Teemu Pukki celebrates scoring Norwich’s first goal against Bolton at the University of Bolton Stadium. Photograph: Dave Howarth/PA
Teemu Pukki celebrates scoring Norwich’s first goal against Bolton at the University of Bolton Stadium. Photograph: Dave Howarth/PA

Teemu Pukki scores twice for rampant Norwich in thrashing of Bolton

This article is more than 5 years old

It would be hard to imagine a more emphatic reaction to a setback. Norwich recorded their joint-biggest win of the season, reclaimed the lead in the Championship less than 72 hours after losing it and delivered the kind of elegant evisceration that serves as a statement. In leapfrogging Leeds they also surpassed their points total for last season, and made Wednesday’s defeat at Preston look an anomaly.

“It was important to respond,” said the Norwich manager, Daniel Farke. “It was a top-class performance.”

The other eulogy came from his Bolton counterpart. “Some of their football was out of the Premier League,” said Phil Parkinson after Norwich exposed a gulf in class that means these clubs could well be separated by two divisions come August.

Norwich accumulated 68% of possession and amassed 22 shots, finding and exploiting space at will, victory orchestrated by their unlikely alliance in attack. Teemu Pukki arrived on a free transfer. Marco Stiepermann is the No 10 who spent part of last season operating at left-back. The Finn advanced his candidacy for the unofficial title of signing of the season by finding the net for the sixth successive game as two more made him the division’s top scorer. If he was not man of the match it was because the German Stiepermann was exceptional. They each set up a goal for the other.

If Pukki is the face of an improbable promotion charge, Stiepermann is its personification. Like Farke, he has a stint at Borussia Dortmund’s reserve team on his CV and, like him, he had an undistinguished first year in England. Now each qualifies as a revelation.

His display was all the more admirable as a muscle problem almost ruled him out. “He was pretty close [to missing it],” said Farke. “We tried everything to get him fit.”

The medical team’s work was rewarded by Stiepermann’s clinical brand of creativity. He supplied a defence-splitting pass when Pukki broke the deadlock. A role reversal followed as the specialist finisher turned provider, Pukki delivering the sharp cutback – “a world-class assist,” Farke said – and Stiepermann the precise first-time finish.

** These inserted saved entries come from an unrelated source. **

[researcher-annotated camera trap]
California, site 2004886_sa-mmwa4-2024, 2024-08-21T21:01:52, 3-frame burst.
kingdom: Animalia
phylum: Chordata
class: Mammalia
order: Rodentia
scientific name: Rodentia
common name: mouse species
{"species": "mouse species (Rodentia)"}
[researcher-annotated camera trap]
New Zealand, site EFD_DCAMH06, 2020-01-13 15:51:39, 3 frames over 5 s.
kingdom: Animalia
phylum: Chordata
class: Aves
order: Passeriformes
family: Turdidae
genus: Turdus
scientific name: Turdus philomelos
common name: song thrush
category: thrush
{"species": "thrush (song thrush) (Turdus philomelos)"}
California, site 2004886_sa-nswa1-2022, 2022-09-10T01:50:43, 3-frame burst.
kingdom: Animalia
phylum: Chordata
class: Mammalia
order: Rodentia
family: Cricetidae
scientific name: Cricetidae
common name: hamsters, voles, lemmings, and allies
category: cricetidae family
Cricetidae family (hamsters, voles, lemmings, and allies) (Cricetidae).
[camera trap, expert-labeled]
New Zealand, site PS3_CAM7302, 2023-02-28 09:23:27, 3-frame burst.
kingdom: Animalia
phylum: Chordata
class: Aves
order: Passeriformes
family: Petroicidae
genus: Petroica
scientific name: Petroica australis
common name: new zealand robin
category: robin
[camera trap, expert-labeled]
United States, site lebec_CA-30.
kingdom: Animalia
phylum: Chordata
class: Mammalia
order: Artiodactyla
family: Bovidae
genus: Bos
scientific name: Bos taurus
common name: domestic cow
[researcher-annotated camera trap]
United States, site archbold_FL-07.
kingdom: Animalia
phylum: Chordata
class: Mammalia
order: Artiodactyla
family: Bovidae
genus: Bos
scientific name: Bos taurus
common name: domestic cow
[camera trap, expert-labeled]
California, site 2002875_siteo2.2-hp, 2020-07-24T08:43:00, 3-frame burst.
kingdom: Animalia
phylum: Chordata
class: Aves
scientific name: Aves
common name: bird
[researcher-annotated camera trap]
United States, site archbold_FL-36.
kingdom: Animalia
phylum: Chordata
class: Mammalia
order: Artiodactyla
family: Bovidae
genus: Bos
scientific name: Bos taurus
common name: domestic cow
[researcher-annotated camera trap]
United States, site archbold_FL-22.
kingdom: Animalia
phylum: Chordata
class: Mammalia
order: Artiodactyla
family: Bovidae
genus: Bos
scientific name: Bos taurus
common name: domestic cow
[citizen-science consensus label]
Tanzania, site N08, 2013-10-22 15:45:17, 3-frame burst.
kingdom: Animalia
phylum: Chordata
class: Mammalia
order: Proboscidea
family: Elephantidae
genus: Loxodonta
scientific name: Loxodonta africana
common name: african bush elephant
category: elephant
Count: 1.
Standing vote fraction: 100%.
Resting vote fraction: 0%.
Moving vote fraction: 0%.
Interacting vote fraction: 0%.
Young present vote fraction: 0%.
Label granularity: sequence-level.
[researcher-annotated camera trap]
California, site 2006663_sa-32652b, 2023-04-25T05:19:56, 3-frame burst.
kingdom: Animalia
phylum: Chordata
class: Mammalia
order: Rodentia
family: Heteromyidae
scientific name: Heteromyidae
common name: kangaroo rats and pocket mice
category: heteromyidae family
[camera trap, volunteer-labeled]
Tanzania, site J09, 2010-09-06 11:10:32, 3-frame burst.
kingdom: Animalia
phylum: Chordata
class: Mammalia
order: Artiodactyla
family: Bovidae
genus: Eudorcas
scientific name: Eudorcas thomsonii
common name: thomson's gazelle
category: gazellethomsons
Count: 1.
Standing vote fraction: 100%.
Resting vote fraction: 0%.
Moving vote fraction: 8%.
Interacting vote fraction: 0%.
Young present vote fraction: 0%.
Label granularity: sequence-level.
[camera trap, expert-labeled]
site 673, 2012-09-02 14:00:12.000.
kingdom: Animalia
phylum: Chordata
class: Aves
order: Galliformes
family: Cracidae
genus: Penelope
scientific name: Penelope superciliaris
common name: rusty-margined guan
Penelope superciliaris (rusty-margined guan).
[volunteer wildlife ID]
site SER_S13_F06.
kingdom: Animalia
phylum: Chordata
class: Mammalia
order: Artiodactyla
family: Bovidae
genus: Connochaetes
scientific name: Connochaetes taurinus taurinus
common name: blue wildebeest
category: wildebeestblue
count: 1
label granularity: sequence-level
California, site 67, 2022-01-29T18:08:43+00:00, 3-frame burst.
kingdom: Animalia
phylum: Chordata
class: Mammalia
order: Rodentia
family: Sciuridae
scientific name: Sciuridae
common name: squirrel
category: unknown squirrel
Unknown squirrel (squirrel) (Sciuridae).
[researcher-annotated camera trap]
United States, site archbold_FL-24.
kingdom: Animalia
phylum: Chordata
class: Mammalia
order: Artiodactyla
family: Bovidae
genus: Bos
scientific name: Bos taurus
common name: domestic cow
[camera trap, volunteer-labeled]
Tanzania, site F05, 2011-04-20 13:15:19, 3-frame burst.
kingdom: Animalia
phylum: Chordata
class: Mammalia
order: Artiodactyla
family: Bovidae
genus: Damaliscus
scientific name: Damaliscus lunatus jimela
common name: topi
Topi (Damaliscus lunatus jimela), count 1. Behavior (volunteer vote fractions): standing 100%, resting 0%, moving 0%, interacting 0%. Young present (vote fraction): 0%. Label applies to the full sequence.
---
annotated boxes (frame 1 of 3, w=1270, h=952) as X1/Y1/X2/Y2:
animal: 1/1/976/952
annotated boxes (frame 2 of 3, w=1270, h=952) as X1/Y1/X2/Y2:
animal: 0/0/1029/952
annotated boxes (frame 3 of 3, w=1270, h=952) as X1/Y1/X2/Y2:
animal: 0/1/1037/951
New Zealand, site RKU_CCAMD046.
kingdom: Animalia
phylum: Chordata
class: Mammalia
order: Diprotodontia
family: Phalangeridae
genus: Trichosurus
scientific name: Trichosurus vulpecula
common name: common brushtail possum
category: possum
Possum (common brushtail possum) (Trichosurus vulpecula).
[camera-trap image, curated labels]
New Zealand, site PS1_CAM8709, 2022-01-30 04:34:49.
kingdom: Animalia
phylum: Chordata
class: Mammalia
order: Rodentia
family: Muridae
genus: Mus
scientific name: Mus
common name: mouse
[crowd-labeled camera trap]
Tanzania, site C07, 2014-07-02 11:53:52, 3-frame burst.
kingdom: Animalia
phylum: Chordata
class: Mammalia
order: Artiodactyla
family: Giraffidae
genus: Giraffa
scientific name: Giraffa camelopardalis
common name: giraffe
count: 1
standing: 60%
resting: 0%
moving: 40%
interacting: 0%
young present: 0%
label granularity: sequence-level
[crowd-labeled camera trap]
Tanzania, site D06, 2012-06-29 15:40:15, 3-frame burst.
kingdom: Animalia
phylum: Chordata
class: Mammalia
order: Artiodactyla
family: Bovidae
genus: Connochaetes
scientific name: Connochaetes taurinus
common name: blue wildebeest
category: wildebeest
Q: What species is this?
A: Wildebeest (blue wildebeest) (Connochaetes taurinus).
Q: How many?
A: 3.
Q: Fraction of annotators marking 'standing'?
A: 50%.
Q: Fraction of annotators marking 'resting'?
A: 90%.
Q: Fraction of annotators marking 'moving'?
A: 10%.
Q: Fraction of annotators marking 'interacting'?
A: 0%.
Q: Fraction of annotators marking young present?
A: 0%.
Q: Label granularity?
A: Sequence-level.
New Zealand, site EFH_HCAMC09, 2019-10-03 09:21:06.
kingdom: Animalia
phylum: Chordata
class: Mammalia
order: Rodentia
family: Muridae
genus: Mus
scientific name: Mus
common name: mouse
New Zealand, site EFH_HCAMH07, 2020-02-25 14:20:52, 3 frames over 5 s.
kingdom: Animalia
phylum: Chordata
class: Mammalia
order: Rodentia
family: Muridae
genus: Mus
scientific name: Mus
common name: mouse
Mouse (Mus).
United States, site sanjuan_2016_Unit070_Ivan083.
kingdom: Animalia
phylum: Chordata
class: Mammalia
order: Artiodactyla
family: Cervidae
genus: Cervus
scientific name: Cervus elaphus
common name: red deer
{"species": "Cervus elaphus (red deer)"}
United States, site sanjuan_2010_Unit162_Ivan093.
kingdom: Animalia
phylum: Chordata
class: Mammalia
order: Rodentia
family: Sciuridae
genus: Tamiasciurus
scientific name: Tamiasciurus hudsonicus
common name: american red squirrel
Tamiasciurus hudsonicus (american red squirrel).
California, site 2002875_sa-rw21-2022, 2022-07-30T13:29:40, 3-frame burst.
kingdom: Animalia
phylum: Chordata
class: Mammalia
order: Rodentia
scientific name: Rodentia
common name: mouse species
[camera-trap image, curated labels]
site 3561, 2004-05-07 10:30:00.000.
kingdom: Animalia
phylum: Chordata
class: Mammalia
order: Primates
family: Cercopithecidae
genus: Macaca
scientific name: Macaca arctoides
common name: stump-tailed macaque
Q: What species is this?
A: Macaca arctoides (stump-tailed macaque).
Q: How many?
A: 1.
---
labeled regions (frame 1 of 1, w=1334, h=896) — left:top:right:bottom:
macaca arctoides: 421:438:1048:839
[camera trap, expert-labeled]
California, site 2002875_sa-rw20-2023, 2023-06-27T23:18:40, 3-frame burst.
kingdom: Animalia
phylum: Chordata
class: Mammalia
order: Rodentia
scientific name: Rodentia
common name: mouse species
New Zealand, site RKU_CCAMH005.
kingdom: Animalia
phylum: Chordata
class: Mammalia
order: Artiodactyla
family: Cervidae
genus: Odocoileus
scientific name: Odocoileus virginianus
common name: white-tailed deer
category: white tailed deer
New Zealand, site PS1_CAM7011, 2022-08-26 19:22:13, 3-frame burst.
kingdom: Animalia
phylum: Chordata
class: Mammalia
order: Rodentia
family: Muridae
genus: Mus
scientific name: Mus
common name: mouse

Pukki showed similar accuracy with a deft lob after he met Christoph Zimmermann’s long pass with an immaculate touch. “The best goalscorer in the league,” said Parkinson.

Pukki was aided and abetted by elusive, excellent wingers in Emiliano Buendía and Onel Hernández, and the former volleyed the third goal following Kenny McLean’s chipped pass.

The former Aberdeen player is Norwich’s fifth-choice central midfielder and became their fifth player this season to miss a spot kick, awarded for Mark Beevers’s trip on Pukki.

“Blame me,” Farke said. “I chose him. His record in Scotland was, I think, 15 out of 15.” It is none from one in England, with McLean’s effort saved by a Norwich alumnus.

Remi Matthews was born in Norfolk and spent 14 years on the books at Carrow Road but while another former Norwich keeper, Declan Rudd, frustrated Norwich on Wednesday, the Bolton man’s heroics amounted to a damage-limitation exercise.

“We could easily have added a few more goals,” said Farke. Matthews denied Pukki three times and Hernández twice, plus Stiepermann, Buendía and McLean. “Remi is in a good vein of form,” said Parkinson.

Despite Matthews’s acrobatics, Norwich are now the division’s most prolific team and Bolton its least. They have fewer goals than Pukki alone and, while City have one prolific striker, Wanderers have two impotent ones. Josh Magennis has not scored a league goal since September and Clayton Donaldson has one in a year. When the latter volleyed a shot out for a throw, it summed up his side’s day.